090111: Coleman Will Challenge Franken's "Election" in Minnesota
January 5, 2009
Democrat Al Franken was officially declared the winner in Minnesota's Senate race,
defeating Republican Sen. Norm Coleman by 225 votes, according to the state
Canvassing Board.
"Al Franken has won the election," Senate Majority Leader Harry Reid (D-Nev.)
declared to a group of reporters in the Senate hallway. "Everything is over with. ... The
race in Minnesota is over."
But immediately after the Canvassing Board announced Franken had won, the
Coleman campaign issued a statement that it will contest the results, thus preventing
Franken from being certified as the winner, a key designation that could affect whether
there is a dramatic Senate floor fight to seat him.
And Senate Republican leaders warned that any attempt to seat Franken before he is
officially certified will meet with significant resistance.
Sen. John Cornyn of Texas, the incoming chairman of the National Republican
Senatorial Committee, has threatened a filibuster if Democrats attempt to seat Franken
before Coleman concedes.
"If Sen. Reid seeks to seat Al Franken without a certificate of election, he will be
telling the people of Minnesota, and all Americans for that matter, that rules and laws can
be ignored whenever he sees fit or whenever it's politically convenient for Senate
Democrats," Cornyn said in a statement Monday. "This would send a terrible signal to all
Americans who are rightfully expecting this new Congress to work together in a
bipartisan manner."
"The race in Minnesota is not over," Senate Minority Leader Mitch McConnell (R-
Ky.) said. "It's well-established in the Senate: The way you get sworn in and the way you
get seated is to show up with an election certificate. And that is determined under
Minnesota law."
Reid offered his toughest language yet on the outcome. "Coleman will never ever serve
in the Senate [again]," he said. "He lost the election. He can stall things, but he'll never
serve in the Senate."
But when asked if Franken would be sworn in on Tuesday, Reid said, "No."
Franken declared victory in front of his Minneapolis home late Monday afternoon.
"After 62 days, after the careful and painstaking hand inspection of nearly 3 million
ballots, after hours and hours of hard work by elections officials and volunteers across the
state, I am proud and humbled to stand before you as the next senator from Minnesota,"
he said.
The Coleman campaign, however, signaled that, in its view, the election was nowhere
close to being over. "This process isn't at the end. It is now just at the beginning,"

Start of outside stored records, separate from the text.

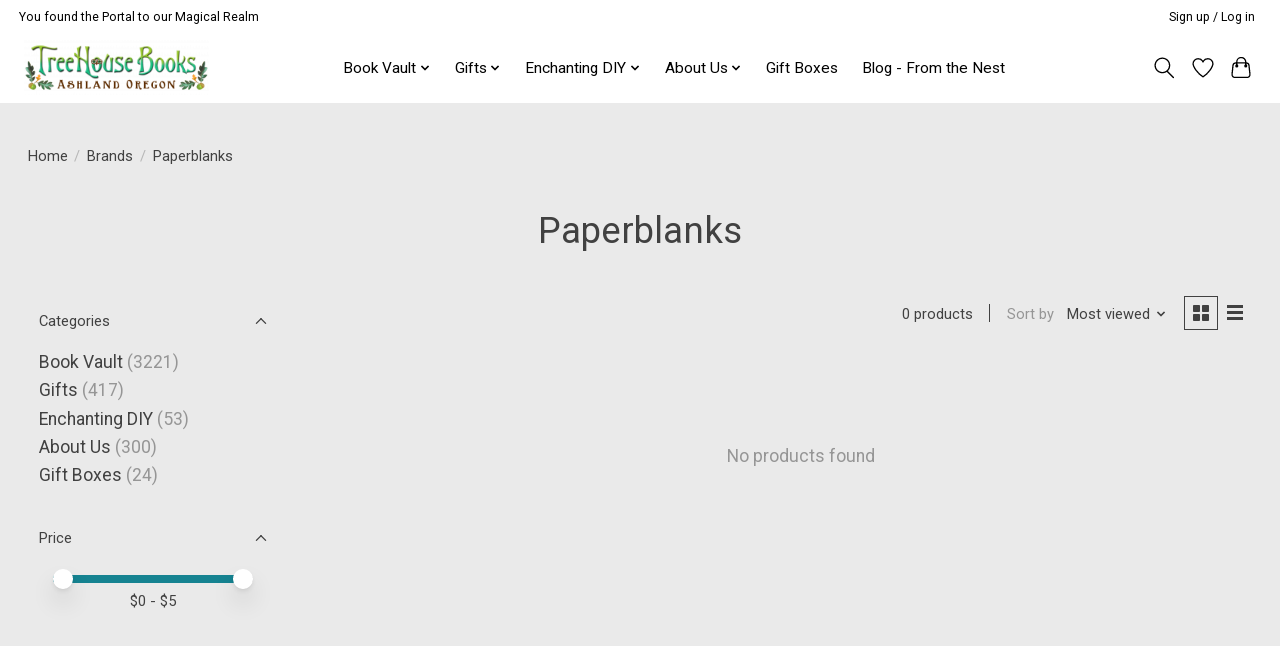

--- FILE ---
content_type: text/css; charset=UTF-8
request_url: https://cdn.shoplightspeed.com/shops/613098/themes/13296/assets/custom.css?2022042705190620210104183204
body_size: 392
content:
/* 20210812213407 - v2 */
.gui,
.gui-block-linklist li a {
  color: #666666;
}

.gui-page-title,
.gui a.gui-bold,
.gui-block-subtitle,
.gui-table thead tr th,
.gui ul.gui-products li .gui-products-title a,
.gui-form label,
.gui-block-title.gui-dark strong,
.gui-block-title.gui-dark strong a,
.gui-content-subtitle {
  color: #000000;
}

.gui-block-inner strong {
  color: #848484;
}

.gui a {
  color: #4b93c4;
}

.gui-input.gui-focus,
.gui-text.gui-focus,
.gui-select.gui-focus {
  border-color: #4b93c4;
  box-shadow: 0 0 2px #4b93c4;
}

.gui-select.gui-focus .gui-handle {
  border-color: #4b93c4;
}

.gui-block,
.gui-block-title,
.gui-buttons.gui-border,
.gui-block-inner,
.gui-image {
  border-color: #939090;
}

.gui-block-title {
  color: #333333;
  background-color: #ffffff;
}

.gui-content-title {
  color: #333333;
}

.gui-form .gui-field .gui-description span {
  color: #666666;
}

.gui-block-inner {
  background-color: #f4f4f4;
}

.gui-block-option {
  border-color: #eeeeee;
  background-color: #f9f9f9;
}

.gui-block-option-block {
  border-color: #eeeeee;
}

.gui-block-title strong {
  color: #333333;
}

.gui-line,
.gui-cart-sum .gui-line {
  background-color: #cecdcd;
}

.gui ul.gui-products li {
  border-color: #dedddd;
}

.gui-block-subcontent,
.gui-content-subtitle {
  border-color: #dedddd;
}

.gui-faq,
.gui-login,
.gui-password,
.gui-register,
.gui-review,
.gui-sitemap,
.gui-block-linklist li,
.gui-table {
  border-color: #dedddd;
}

.gui-block-content .gui-table {
  border-color: #eeeeee;
}

.gui-table thead tr th {
  border-color: #cecdcd;
  background-color: #f9f9f9;
}

.gui-table tbody tr td {
  border-color: #eeeeee;
}

.gui a.gui-button-large,
.gui a.gui-button-small {
  border-color: #8d8d8d;
  color: #000000;
  background-color: #ffffff;
}

.gui a.gui-button-large.gui-button-action,
.gui a.gui-button-small.gui-button-action {
  border-color: #8d8d8d;
  color: #000000;
  background-color: #ffffff;
}

.gui a.gui-button-large:active,
.gui a.gui-button-small:active {
  background-color: #cccccc;
  border-color: #707070;
}

.gui a.gui-button-large.gui-button-action:active,
.gui a.gui-button-small.gui-button-action:active {
  background-color: #cccccc;
  border-color: #707070;
}

.gui-input,
.gui-text,
.gui-select,
.gui-number {
  border-color: #ff0000;
  background-color: #ffffff;
}

.gui-select .gui-handle,
.gui-number .gui-handle {
  border-color: #ff0000;
}

.gui-number .gui-handle a {
  background-color: #ffffff;
}

.gui-input input,
.gui-number input,
.gui-text textarea,
.gui-select .gui-value {
  color: #000000;
}

.gui-progressbar {
  background-color: #76c61b;
}

/* custom */



--- FILE ---
content_type: text/javascript;charset=utf-8
request_url: https://www.treehouseashland.com/services/stats/pageview.js
body_size: -436
content:
// SEOshop 20-01-2026 09:25:43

Coleman counsel Tony Trimble said in a statement. "We will contest the results of the
Canvassing Board — otherwise, literally millions of Minnesotans will be
disenfranchised."
That post-election challenge will be handled by a three-judge panel appointed by the
state's chief justice.
Coleman's strategy is the political equivalent of the Hail Mary pass: The first-term
senator's challenge is predicated on three key points and would have to prevail on all of
them to have a chance at winning.
Coleman's campaign argues that 133 ballots that went missing from a heavily
Democratic precinct should be excluded from the recount total. The decision to include
those ballots — which disappeared after being counted on Election Day — netted
Franken 49 votes.
Coleman's team also claims that about 150 ballots were double-counted in Franken's
favor during the recount process.
Another point of contention is the 650 rejected absentee ballots from Republican areas
that are expected to have gone for Coleman. The state Supreme Court ruled Monday that
arguments over counting those ballots would have to be taken up in a post-election
challenge.
Coleman's "had almost no good news since Election Night. He needs a dramatic
reversal of fortune," said Steve Schier, a political science professor at Minnesota's
Carleton College. "Everything's gone wrong for Coleman; every decision has gone
against Coleman. What he needs is a lot of this to be overturned in a challenge process by
the courts."
Franken netted even more votes than expected when the final batch of more than 900
absentee ballots were counted Saturday, expanding his 47-vote lead to 225 votes.
That development and Monday's court ruling emboldened the Democratic Senate
leadership and the Franken campaign, which is confident that any challenge will not
change the outcome. "We were up by 40 and change last week. That could've been
snatched away from us at any moment," said Franken campaign spokeswoman Jess
McIntosh. "Two-hundred twenty-five is a much bigger lead."
The months-long recount process has been a slow bleed for Coleman, who led Franken
by more than 700 votes on Election Night but saw his lead evaporate as election officials
across the state hand-counted all 2.9 million ballots.
Even as the recount was wrapping up, Coleman campaign officials privately expected
to hold a slim lead after the disputed ballots were tallied. In a sign of optimism, the
campaign filed a lawsuit attempting to prevent any additional absentee ballots from being
included in the final count — under the assumption that it would be protecting a lead.
But when Franken emerged with a thin double-digit lead, Coleman's campaign had to
rethink its options. In the recount's final week the campaign found itself trying to count
additional rejected absentee ballots that it once insisted should not be included.